■ Given records:
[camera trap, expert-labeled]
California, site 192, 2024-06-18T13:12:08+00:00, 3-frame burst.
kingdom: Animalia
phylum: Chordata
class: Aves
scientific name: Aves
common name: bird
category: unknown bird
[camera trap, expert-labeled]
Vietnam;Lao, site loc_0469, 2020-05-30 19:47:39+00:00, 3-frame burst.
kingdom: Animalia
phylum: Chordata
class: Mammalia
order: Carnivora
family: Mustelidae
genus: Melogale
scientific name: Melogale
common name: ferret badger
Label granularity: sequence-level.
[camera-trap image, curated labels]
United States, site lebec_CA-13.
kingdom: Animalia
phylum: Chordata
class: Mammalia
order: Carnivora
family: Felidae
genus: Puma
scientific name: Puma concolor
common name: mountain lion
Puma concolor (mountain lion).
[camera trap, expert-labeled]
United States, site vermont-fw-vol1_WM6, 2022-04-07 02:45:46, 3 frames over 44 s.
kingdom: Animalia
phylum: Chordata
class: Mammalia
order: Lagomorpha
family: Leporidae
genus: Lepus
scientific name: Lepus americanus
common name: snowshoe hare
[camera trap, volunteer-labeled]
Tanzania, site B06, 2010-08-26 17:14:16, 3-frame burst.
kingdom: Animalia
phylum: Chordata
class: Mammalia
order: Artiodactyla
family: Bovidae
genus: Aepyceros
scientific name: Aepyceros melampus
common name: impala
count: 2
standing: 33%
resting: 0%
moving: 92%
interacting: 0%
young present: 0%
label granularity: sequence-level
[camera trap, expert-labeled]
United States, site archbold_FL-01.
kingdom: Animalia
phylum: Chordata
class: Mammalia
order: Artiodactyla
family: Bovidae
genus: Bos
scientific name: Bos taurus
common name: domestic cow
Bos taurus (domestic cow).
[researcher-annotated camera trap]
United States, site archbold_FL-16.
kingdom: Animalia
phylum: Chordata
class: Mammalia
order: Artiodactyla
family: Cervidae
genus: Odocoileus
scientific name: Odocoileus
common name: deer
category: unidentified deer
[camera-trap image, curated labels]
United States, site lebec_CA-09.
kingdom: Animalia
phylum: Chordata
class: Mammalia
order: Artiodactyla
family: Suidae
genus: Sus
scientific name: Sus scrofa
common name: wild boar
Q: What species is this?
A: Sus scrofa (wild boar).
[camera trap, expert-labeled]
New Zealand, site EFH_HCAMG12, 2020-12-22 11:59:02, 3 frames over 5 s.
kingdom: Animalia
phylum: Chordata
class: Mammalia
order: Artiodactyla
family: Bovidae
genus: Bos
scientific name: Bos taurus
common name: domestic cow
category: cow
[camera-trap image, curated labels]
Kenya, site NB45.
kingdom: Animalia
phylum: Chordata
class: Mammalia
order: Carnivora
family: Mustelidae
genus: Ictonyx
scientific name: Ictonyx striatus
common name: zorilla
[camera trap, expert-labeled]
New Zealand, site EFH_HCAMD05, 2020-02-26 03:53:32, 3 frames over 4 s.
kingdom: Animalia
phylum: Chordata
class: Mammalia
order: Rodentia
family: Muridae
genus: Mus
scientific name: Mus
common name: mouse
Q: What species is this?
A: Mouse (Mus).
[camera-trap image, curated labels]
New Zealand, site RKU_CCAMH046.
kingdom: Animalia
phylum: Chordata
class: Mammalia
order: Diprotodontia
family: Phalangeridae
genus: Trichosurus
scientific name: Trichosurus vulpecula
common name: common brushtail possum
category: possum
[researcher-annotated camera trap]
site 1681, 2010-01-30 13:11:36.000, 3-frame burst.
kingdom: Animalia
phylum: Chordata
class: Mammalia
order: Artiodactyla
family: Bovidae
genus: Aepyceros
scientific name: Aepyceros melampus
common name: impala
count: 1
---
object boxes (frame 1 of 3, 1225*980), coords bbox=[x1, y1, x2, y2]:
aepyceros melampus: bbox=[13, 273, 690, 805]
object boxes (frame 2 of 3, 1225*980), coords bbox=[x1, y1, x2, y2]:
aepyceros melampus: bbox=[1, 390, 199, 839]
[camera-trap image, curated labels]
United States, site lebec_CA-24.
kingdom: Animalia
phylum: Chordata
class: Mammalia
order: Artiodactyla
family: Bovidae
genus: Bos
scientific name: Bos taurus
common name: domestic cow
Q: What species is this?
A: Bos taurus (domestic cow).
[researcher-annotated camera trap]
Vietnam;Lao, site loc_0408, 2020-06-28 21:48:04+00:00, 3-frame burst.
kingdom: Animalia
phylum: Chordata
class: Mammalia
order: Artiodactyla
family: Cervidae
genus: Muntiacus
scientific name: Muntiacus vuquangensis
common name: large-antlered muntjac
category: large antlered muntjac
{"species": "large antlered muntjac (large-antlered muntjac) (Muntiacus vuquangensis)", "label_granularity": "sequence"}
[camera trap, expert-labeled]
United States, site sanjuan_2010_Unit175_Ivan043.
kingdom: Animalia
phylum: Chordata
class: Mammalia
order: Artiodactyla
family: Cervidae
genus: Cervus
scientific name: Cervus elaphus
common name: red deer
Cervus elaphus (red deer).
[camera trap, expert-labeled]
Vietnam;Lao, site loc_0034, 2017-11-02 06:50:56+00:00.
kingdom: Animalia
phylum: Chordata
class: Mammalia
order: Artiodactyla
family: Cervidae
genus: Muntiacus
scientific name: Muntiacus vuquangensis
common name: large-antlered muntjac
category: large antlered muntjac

■ Your instructions: Using the records above, count the lines that hold the string "States", and give back only the result.

■ Result of the exercise: 7